CANNES NEXT : 2016, L’ANNÉE ZÉRO DE LA RV

La réalité virtuelle (RV) en prises de vue réelles, est-ce bien du cinéma? Cette question fut au cœur des échanges de l’imposante programmation du pavillon NEXT entièrement consacrée aux multiples défis ainsi qu’aux possibilités créatives, financières et technologiques que représente la RV, et ce, quelques mois seulement après la mise en marché des premiers casques auprès des consommateurs.

L’événement, annoncé en grande pompe par le Marché du Film de Cannes, s’est amorcé quelques jours seulement après les déclarations controversées de Steven Spielberg, qui a qualifié de « dangereuse » la latitude du spectateur d’orienter son regard là où bon lui semble. Cette prise de position lui a valu les critiques de Forbes et du blogue UploadVR.com, puis celle de Meghan Neal de Motherboard Vice, qui a avancé à son tour que la narration traditionnelle était en train de nuire irrémédiablement la RV. Le mariage du cinéma et de la réalité virtuelle serait-il d’abord et avant tout une affaire de clivage générationnel?

Lignes d'entrée:
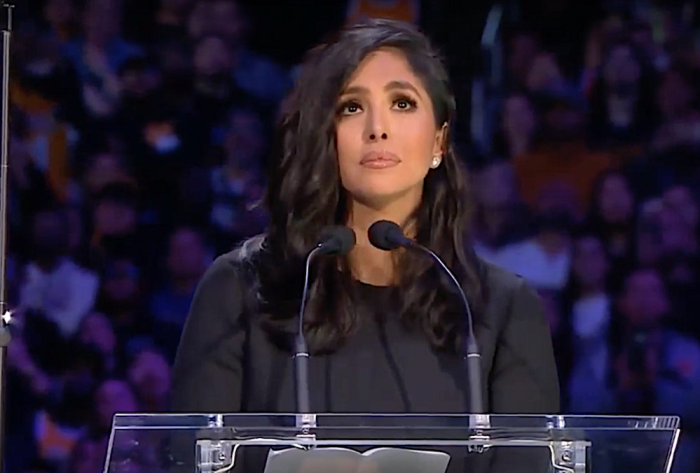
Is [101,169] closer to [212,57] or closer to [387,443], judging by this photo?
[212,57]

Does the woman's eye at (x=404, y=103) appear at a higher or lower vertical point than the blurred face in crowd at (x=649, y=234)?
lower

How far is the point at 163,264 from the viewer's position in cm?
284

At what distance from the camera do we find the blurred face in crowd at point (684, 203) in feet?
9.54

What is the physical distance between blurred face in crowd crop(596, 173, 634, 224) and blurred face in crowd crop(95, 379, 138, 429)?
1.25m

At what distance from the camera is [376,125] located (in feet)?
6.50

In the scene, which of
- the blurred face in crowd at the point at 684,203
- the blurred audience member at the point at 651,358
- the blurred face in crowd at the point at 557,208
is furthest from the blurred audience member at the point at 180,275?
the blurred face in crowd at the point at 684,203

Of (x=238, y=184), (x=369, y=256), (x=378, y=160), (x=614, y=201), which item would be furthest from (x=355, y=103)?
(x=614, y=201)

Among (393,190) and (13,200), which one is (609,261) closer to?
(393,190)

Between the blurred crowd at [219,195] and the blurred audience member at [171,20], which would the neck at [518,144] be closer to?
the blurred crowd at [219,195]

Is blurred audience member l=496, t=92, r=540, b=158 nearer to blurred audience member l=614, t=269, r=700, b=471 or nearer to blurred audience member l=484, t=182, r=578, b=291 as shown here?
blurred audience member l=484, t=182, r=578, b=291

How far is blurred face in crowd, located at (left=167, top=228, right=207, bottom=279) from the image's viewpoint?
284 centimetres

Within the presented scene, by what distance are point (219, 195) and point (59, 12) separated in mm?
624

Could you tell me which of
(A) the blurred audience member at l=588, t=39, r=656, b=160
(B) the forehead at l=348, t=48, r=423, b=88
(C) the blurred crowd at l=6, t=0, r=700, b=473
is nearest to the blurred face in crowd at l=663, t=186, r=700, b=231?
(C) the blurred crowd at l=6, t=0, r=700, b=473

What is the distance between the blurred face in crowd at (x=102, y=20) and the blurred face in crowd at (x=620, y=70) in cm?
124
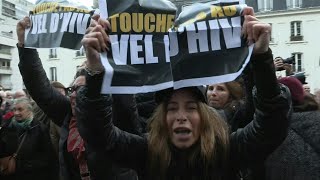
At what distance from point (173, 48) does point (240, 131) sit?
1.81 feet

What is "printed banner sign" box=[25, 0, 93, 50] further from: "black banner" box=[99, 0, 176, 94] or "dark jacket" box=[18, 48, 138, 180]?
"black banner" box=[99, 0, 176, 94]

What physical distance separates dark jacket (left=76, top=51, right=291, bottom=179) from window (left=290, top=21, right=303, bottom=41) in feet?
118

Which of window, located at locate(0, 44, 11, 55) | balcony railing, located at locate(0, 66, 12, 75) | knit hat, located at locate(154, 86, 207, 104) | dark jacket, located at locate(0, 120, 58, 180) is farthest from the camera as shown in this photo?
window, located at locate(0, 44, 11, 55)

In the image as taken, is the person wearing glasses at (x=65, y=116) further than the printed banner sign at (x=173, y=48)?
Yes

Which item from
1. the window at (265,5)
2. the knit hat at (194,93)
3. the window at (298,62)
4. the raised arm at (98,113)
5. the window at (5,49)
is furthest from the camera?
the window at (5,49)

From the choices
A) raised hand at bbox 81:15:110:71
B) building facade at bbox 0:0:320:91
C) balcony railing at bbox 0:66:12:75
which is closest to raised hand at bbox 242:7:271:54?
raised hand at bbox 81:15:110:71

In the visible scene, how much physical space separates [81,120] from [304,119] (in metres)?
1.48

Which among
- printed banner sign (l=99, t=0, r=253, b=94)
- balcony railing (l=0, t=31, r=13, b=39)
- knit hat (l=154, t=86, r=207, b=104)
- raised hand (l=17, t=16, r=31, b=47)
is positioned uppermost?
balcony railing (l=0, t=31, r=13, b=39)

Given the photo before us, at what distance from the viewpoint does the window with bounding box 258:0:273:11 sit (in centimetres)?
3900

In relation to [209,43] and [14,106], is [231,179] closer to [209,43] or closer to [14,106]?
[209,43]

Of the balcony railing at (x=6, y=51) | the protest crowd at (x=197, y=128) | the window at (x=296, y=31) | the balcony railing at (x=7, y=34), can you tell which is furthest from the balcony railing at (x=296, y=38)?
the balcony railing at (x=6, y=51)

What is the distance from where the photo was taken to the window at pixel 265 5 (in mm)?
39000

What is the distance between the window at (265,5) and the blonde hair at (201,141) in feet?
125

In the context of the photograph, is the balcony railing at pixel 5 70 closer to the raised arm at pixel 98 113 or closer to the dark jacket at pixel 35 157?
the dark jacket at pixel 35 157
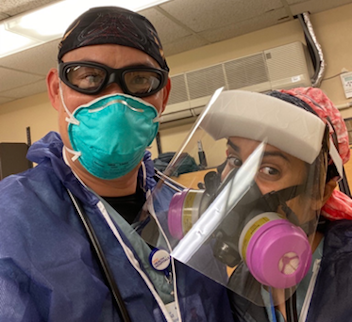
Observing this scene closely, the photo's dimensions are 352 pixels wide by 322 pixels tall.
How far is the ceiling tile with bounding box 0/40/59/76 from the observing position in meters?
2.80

--

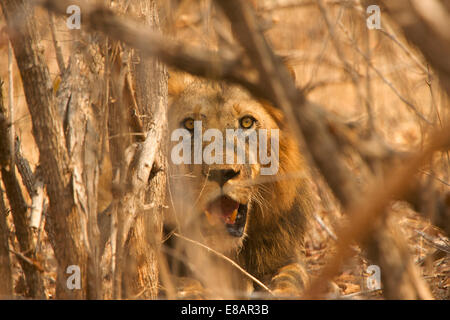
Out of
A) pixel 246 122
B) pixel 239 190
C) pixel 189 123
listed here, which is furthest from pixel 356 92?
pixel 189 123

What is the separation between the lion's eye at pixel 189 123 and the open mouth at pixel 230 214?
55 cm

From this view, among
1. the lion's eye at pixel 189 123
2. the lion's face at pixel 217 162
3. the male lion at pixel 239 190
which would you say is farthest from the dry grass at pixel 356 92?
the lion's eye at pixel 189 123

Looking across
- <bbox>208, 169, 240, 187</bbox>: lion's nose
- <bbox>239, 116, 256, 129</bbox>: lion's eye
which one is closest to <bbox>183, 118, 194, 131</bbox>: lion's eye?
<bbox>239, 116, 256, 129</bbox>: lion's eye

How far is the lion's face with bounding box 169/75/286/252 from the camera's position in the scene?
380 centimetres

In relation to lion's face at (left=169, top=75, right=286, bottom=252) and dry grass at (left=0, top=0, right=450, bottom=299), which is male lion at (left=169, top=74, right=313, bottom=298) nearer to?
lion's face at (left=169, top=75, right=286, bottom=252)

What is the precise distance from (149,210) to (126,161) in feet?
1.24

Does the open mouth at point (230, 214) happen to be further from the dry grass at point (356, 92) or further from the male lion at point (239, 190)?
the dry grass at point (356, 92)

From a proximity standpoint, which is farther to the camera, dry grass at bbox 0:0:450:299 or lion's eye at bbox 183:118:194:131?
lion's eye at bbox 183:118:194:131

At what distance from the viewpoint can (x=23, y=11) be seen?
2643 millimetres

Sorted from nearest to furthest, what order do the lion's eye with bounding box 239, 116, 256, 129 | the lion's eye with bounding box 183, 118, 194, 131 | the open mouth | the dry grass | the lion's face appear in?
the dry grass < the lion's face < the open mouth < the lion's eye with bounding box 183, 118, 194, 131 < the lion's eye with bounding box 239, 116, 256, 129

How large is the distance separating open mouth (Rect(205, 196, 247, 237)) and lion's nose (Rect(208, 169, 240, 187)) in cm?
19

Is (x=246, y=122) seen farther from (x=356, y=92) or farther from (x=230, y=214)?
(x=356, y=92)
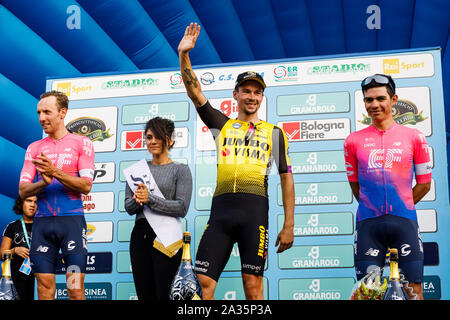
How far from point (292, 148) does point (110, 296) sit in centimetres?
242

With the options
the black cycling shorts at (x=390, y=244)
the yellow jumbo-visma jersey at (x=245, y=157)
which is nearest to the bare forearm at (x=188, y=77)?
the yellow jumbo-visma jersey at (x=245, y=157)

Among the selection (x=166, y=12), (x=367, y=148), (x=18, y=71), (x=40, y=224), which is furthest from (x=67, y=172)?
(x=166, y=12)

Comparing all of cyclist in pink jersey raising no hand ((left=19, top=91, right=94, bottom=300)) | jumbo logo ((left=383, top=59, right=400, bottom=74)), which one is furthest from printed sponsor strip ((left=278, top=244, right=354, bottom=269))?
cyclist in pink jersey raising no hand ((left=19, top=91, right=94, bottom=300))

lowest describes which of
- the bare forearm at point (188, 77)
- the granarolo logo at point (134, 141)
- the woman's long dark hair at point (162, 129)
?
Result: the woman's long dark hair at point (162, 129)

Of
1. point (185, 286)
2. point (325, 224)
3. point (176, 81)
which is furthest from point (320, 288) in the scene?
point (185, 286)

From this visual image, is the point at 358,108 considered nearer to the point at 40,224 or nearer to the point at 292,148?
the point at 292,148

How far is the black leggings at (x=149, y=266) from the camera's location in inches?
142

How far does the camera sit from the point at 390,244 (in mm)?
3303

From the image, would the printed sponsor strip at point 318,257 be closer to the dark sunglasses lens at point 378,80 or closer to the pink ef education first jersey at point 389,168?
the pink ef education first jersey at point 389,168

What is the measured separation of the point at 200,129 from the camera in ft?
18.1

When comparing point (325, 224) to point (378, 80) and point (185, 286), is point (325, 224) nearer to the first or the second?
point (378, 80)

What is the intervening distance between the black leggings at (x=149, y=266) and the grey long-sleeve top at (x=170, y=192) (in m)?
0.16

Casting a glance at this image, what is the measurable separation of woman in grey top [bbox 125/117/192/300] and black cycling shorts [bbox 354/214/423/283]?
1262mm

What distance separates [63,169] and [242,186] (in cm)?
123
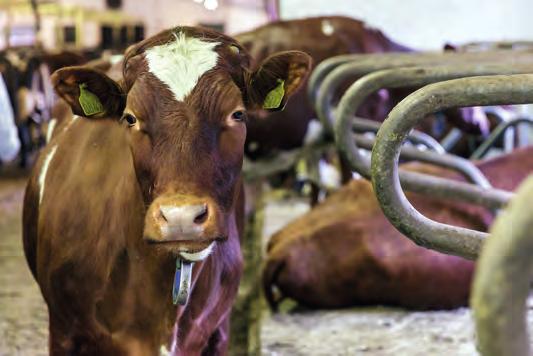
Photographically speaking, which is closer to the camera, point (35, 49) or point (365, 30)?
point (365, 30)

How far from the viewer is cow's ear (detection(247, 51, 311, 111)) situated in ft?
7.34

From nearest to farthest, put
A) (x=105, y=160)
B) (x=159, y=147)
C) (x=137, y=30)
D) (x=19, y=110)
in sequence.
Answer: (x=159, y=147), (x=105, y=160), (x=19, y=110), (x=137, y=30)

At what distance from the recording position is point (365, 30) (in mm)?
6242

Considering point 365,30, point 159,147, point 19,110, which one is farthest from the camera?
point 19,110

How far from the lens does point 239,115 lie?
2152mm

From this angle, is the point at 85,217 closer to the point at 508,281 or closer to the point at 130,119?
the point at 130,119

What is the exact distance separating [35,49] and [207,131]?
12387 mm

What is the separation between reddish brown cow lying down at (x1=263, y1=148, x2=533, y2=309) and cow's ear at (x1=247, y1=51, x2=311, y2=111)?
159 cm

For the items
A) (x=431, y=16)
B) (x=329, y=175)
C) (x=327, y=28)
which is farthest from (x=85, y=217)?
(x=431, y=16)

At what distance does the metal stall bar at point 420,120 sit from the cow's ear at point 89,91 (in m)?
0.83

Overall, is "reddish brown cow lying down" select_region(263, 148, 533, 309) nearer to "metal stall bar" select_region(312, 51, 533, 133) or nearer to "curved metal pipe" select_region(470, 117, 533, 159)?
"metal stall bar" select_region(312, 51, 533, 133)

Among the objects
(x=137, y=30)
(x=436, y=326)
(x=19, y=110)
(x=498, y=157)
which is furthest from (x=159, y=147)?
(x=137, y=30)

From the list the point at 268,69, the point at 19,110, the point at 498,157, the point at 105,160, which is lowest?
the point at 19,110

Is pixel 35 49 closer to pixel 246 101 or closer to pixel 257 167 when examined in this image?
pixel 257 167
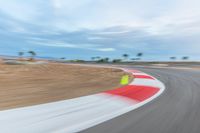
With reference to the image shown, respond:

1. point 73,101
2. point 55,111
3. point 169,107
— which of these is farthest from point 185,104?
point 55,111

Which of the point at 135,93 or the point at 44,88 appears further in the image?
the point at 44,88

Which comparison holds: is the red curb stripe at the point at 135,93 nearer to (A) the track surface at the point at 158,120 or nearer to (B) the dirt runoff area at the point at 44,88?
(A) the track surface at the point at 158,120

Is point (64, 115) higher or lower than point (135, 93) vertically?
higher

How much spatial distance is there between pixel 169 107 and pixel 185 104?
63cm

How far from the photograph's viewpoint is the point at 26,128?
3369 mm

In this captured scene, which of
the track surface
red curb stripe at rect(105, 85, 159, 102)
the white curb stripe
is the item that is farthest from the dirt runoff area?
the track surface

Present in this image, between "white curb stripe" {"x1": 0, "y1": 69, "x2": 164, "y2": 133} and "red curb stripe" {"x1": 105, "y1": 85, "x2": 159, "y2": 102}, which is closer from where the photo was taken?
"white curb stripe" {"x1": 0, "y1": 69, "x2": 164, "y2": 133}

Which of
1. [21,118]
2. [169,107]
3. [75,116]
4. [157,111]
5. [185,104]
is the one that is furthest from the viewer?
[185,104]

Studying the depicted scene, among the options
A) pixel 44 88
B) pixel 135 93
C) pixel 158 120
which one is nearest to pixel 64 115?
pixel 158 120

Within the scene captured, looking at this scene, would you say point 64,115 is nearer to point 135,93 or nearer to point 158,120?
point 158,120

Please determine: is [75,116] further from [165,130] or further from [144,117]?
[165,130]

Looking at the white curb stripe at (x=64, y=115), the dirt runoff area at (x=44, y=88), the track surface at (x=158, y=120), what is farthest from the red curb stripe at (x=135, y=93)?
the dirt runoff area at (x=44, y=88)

Énoncé A: Selon le texte proposé sur Cannes NEXT, quel adjectif Steven Spielberg a-t-il employé pour qualifier la latitude du spectateur d'orienter son regard ?
Énoncé B: Rassemblez, s'il vous plaît, toutes les lignes de la liste qui contiennent le mot « education », en tenant compte de la casse.
La liste n'a aucun rapport avec le texte proposé.

Résultat de l'exercice A: Il l'a qualifiée de « dangereuse ».

Résultat de l'exercice B:
From the image, would the printed sponsor strip at point 318,257 be closer to the dark sunglasses lens at point 378,80 or closer to the pink ef education first jersey at point 389,168?
the pink ef education first jersey at point 389,168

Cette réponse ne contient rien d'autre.